Collected data entries:
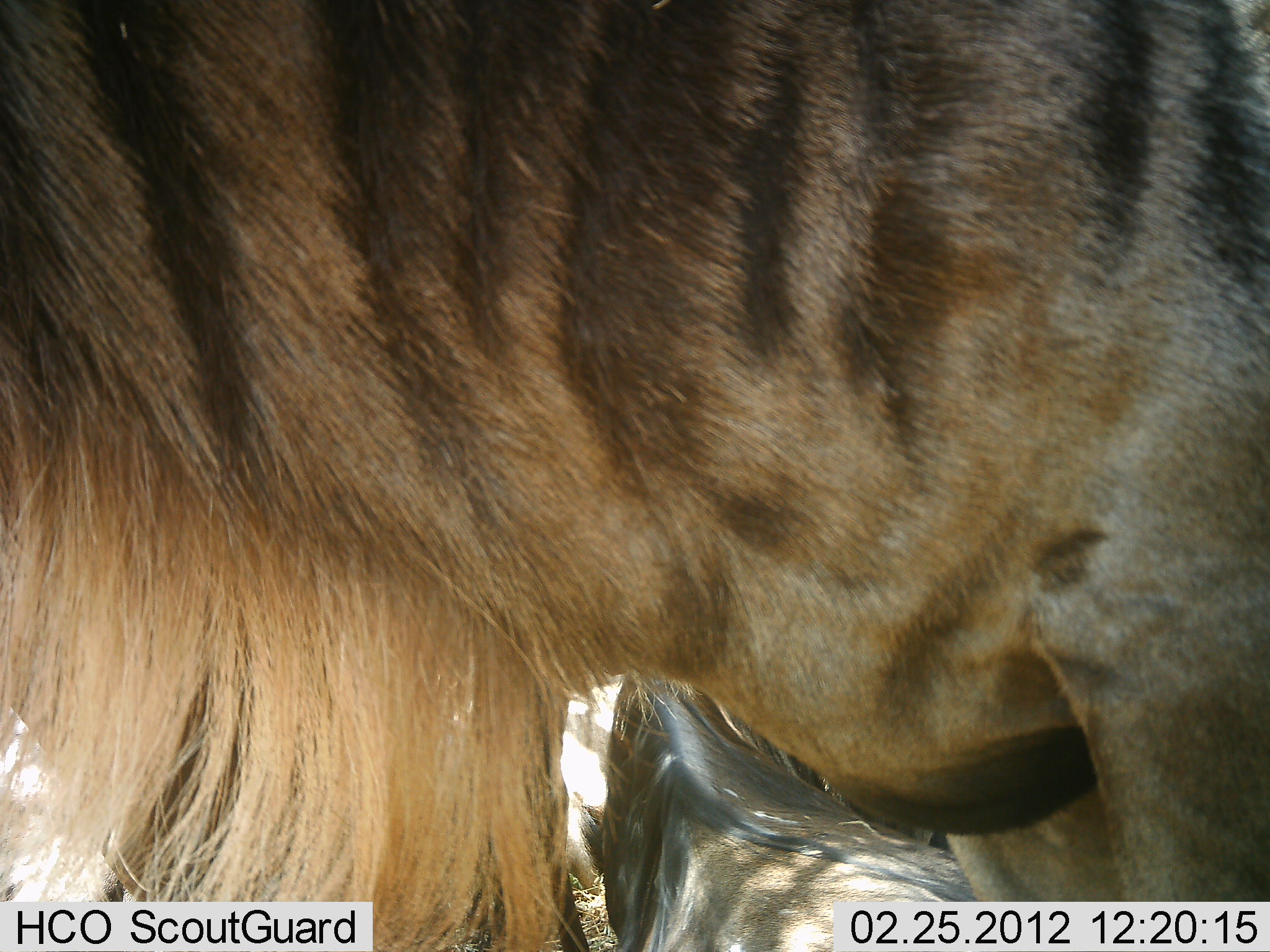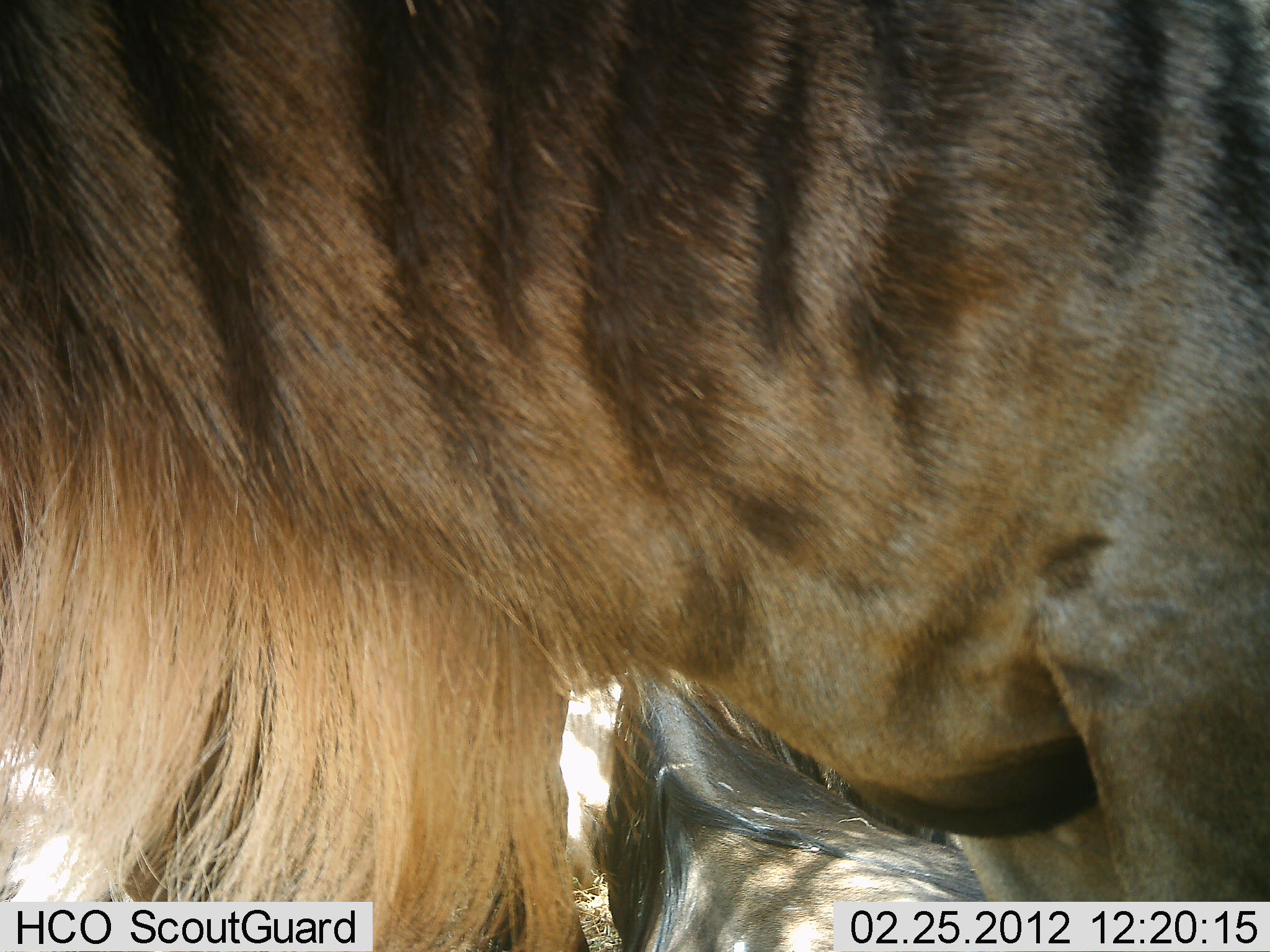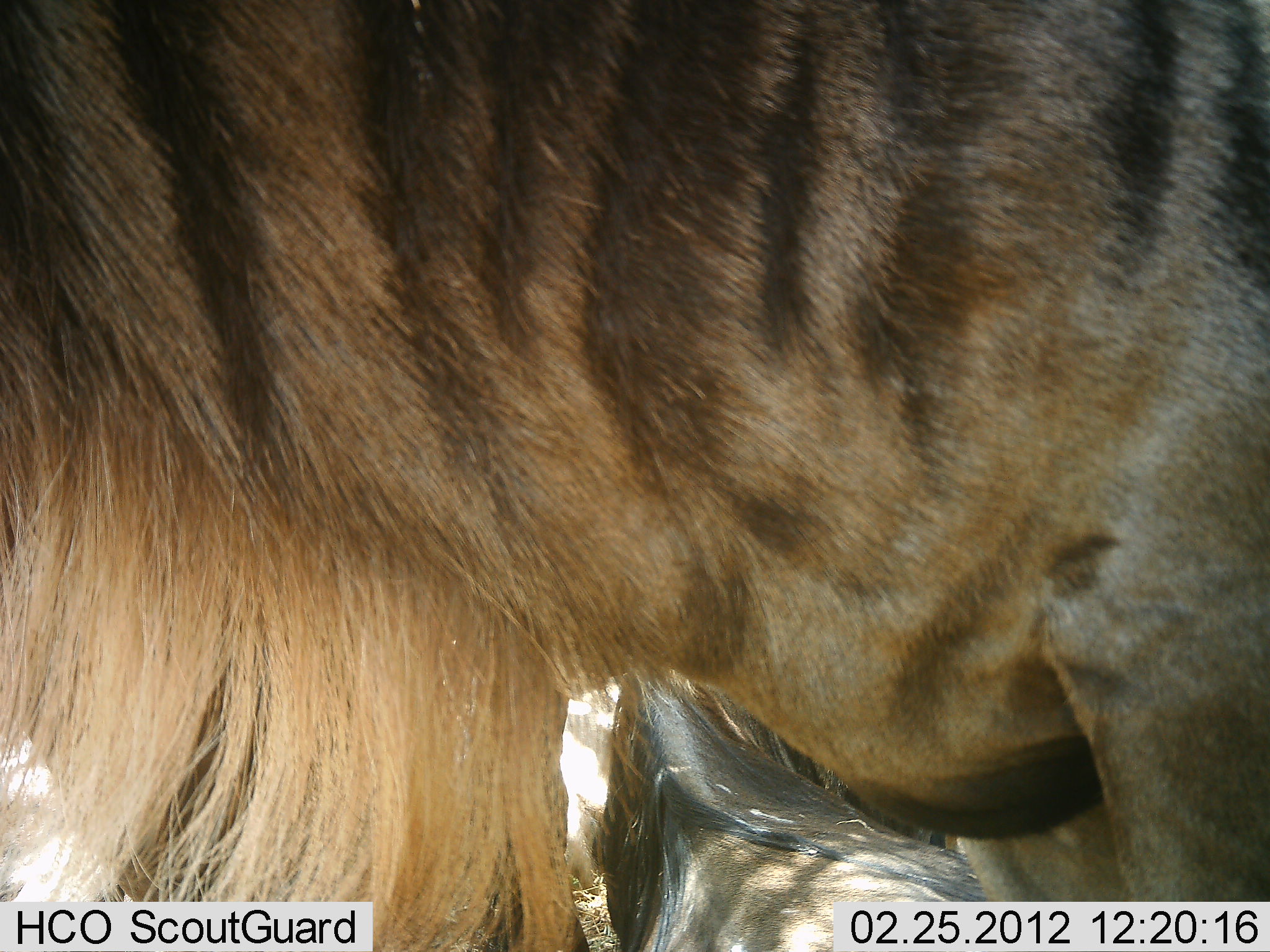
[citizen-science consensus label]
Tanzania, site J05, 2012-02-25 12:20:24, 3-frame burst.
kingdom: Animalia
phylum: Chordata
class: Mammalia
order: Artiodactyla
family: Bovidae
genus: Connochaetes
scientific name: Connochaetes taurinus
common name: blue wildebeest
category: wildebeest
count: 2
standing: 86%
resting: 64%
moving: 0%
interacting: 0%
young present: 0%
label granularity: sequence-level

TASK INSTRUCTIONS: If a record contains a picture, drop the picture and repeat the rest exactly.

RESPONSE FOR THIS EXERCISE:
[citizen-science consensus label]
Tanzania, site J05, 2012-02-25 12:20:24, 3-frame burst.
kingdom: Animalia
phylum: Chordata
class: Mammalia
order: Artiodactyla
family: Bovidae
genus: Connochaetes
scientific name: Connochaetes taurinus
common name: blue wildebeest
category: wildebeest
count: 2
standing: 86%
resting: 64%
moving: 0%
interacting: 0%
young present: 0%
label granularity: sequence-level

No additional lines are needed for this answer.